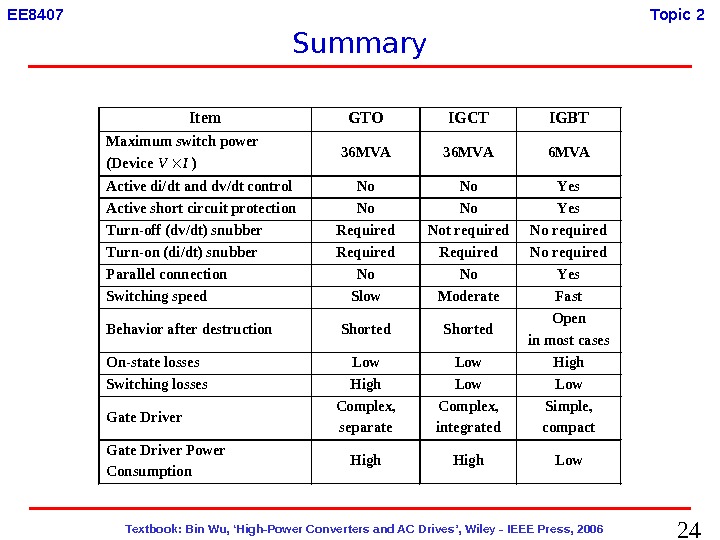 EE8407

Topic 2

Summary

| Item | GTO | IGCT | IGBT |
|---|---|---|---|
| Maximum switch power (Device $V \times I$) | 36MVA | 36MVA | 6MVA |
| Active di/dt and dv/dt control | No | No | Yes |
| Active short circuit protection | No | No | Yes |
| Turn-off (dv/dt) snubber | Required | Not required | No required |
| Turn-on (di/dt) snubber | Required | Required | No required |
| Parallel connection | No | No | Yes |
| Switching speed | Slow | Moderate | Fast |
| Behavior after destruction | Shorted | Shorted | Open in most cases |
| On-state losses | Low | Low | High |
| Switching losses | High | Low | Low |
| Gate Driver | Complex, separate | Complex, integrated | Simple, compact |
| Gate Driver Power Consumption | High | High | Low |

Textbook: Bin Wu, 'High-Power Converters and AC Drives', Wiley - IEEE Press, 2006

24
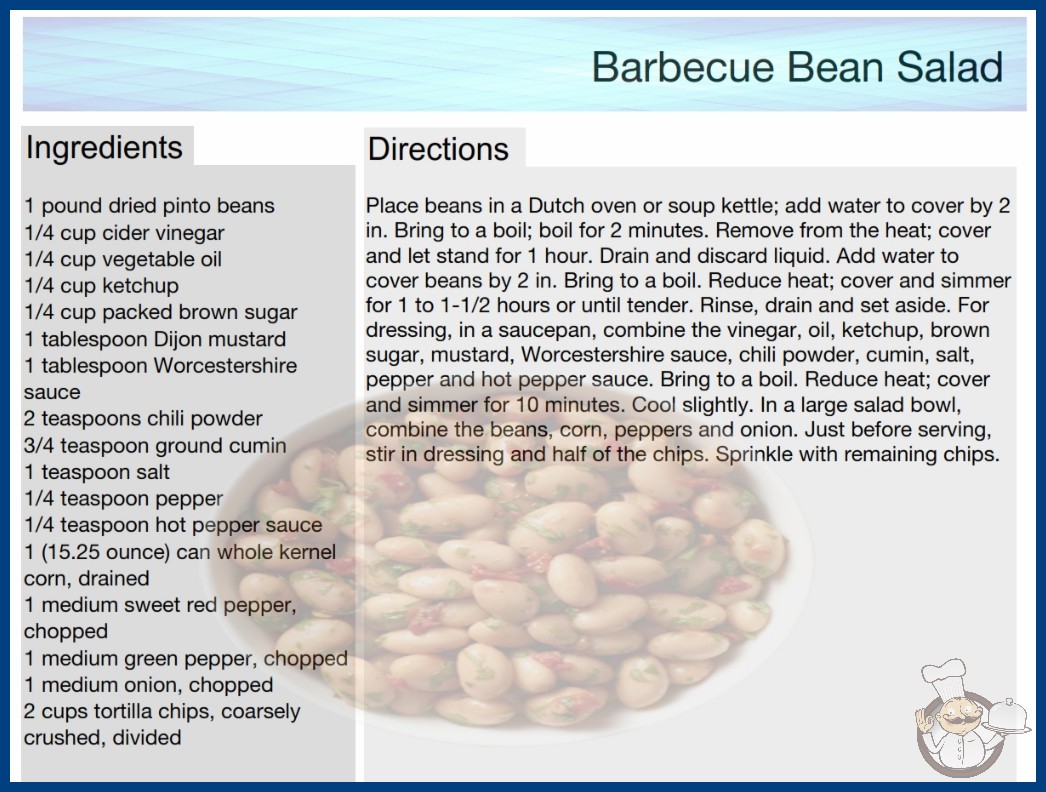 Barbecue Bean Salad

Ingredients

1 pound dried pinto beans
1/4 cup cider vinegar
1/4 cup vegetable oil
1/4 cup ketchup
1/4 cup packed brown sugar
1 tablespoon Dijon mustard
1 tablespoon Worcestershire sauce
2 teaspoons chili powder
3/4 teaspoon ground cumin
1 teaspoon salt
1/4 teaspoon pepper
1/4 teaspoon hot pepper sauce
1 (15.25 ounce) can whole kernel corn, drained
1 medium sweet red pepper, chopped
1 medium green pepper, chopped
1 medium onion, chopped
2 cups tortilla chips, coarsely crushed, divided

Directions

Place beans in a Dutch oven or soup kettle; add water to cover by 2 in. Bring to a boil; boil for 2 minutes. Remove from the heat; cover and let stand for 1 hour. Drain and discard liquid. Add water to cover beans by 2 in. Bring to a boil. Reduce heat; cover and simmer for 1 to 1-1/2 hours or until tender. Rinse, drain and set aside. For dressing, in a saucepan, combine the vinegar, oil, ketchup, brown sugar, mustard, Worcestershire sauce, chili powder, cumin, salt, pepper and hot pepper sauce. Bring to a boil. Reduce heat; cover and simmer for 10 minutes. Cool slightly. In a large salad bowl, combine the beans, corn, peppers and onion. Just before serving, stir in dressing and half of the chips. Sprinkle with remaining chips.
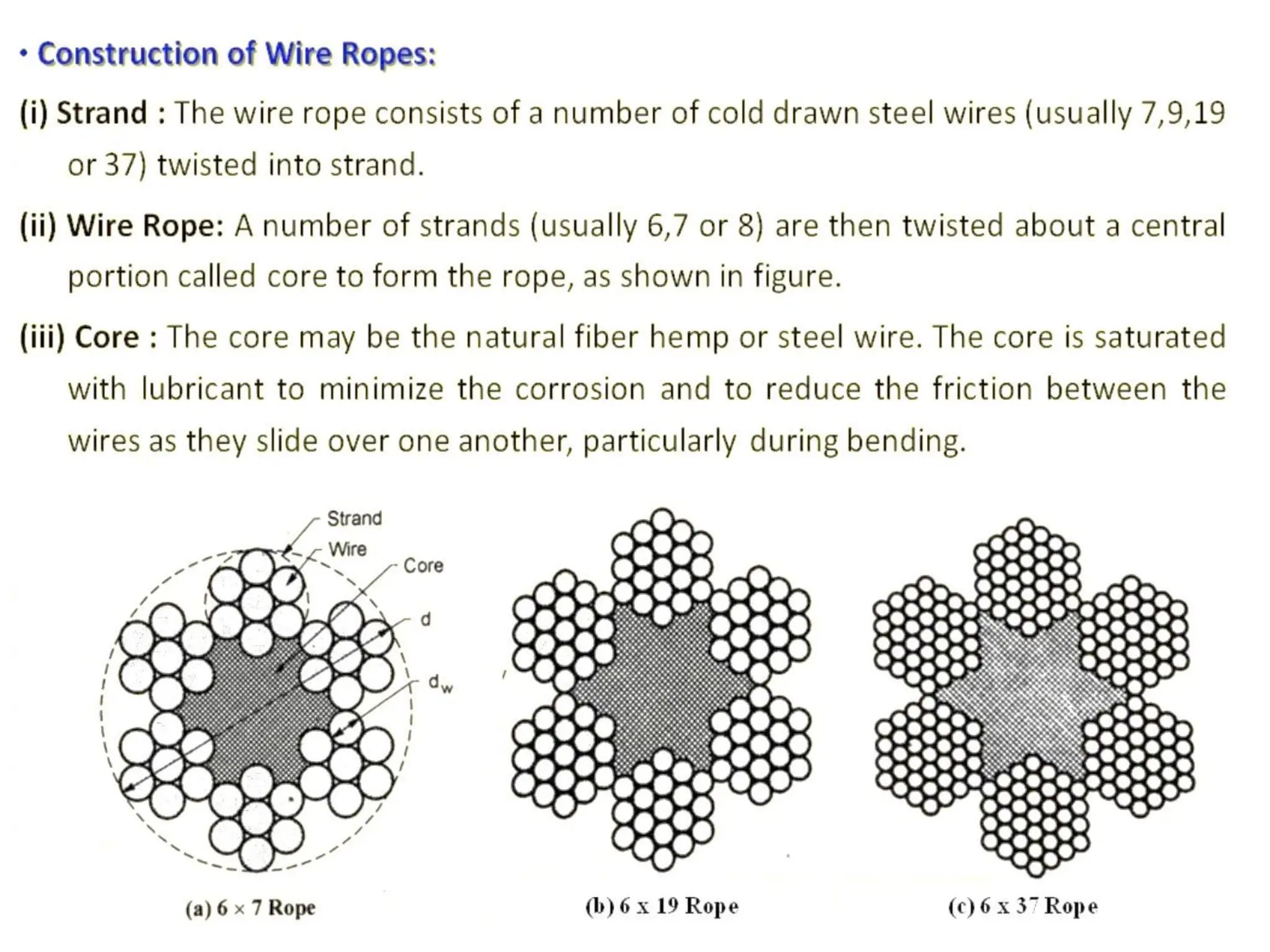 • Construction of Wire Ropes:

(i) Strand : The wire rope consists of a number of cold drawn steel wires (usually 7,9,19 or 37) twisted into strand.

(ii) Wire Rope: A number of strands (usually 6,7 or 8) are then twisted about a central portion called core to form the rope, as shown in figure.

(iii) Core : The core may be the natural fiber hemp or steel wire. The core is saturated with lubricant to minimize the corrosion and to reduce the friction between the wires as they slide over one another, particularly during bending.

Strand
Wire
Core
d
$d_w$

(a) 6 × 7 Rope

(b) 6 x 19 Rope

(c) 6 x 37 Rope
━━━
- [To do]
Could you transcribe the material above exactly, keeping every picture out?

- [Reply to the exercise]
 EE8407

Topic 2

Summary

| Item | GTO | IGCT | IGBT |
|---|---|---|---|
| Maximum switch power (Device $V \times I$) | 36MVA | 36MVA | 6MVA |
| Active di/dt and dv/dt control | No | No | Yes |
| Active short circuit protection | No | No | Yes |
| Turn-off (dv/dt) snubber | Required | Not required | No required |
| Turn-on (di/dt) snubber | Required | Required | No required |
| Parallel connection | No | No | Yes |
| Switching speed | Slow | Moderate | Fast |
| Behavior after destruction | Shorted | Shorted | Open in most cases |
| On-state losses | Low | Low | High |
| Switching losses | High | Low | Low |
| Gate Driver | Complex, separate | Complex, integrated | Simple, compact |
| Gate Driver Power Consumption | High | High | Low |

Textbook: Bin Wu, 'High-Power Converters and AC Drives', Wiley - IEEE Press, 2006

24
 Barbecue Bean Salad

Ingredients

1 pound dried pinto beans
1/4 cup cider vinegar
1/4 cup vegetable oil
1/4 cup ketchup
1/4 cup packed brown sugar
1 tablespoon Dijon mustard
1 tablespoon Worcestershire sauce
2 teaspoons chili powder
3/4 teaspoon ground cumin
1 teaspoon salt
1/4 teaspoon pepper
1/4 teaspoon hot pepper sauce
1 (15.25 ounce) can whole kernel corn, drained
1 medium sweet red pepper, chopped
1 medium green pepper, chopped
1 medium onion, chopped
2 cups tortilla chips, coarsely crushed, divided

Directions

Place beans in a Dutch oven or soup kettle; add water to cover by 2 in. Bring to a boil; boil for 2 minutes. Remove from the heat; cover and let stand for 1 hour. Drain and discard liquid. Add water to cover beans by 2 in. Bring to a boil. Reduce heat; cover and simmer for 1 to 1-1/2 hours or until tender. Rinse, drain and set aside. For dressing, in a saucepan, combine the vinegar, oil, ketchup, brown sugar, mustard, Worcestershire sauce, chili powder, cumin, salt, pepper and hot pepper sauce. Bring to a boil. Reduce heat; cover and simmer for 10 minutes. Cool slightly. In a large salad bowl, combine the beans, corn, peppers and onion. Just before serving, stir in dressing and half of the chips. Sprinkle with remaining chips.
 • Construction of Wire Ropes:

(i) Strand : The wire rope consists of a number of cold drawn steel wires (usually 7,9,19 or 37) twisted into strand.

(ii) Wire Rope: A number of strands (usually 6,7 or 8) are then twisted about a central portion called core to form the rope, as shown in figure.

(iii) Core : The core may be the natural fiber hemp or steel wire. The core is saturated with lubricant to minimize the corrosion and to reduce the friction between the wires as they slide over one another, particularly during bending.

Strand
Wire
Core
d
$d_w$

(a) 6 × 7 Rope

(b) 6 x 19 Rope

(c) 6 x 37 Rope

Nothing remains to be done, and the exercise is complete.